# The problem:
Sift the listing for lines that hold the string "States" and pull them out.

(Beginning of Stored data)

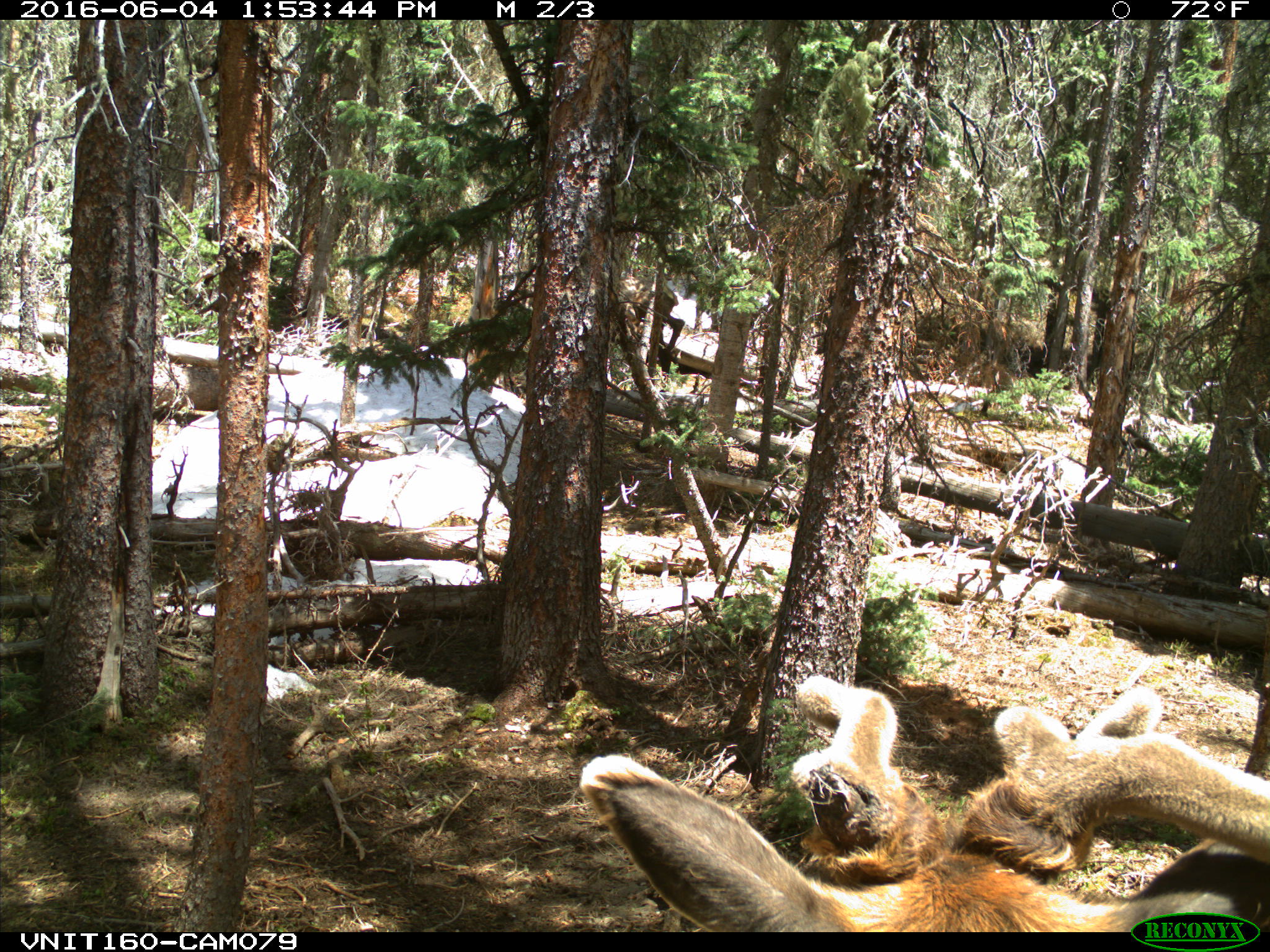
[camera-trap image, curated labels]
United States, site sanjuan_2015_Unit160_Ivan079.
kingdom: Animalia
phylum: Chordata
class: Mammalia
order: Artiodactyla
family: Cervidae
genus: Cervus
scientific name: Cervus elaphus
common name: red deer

(End of Stored data)
(Beginning of Stored data)

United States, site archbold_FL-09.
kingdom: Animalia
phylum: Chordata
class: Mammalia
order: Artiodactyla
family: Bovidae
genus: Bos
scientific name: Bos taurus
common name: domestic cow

(End of Stored data)

# Solution for this task:
United States, site sanjuan_2015_Unit160_Ivan079.
United States, site archbold_FL-09.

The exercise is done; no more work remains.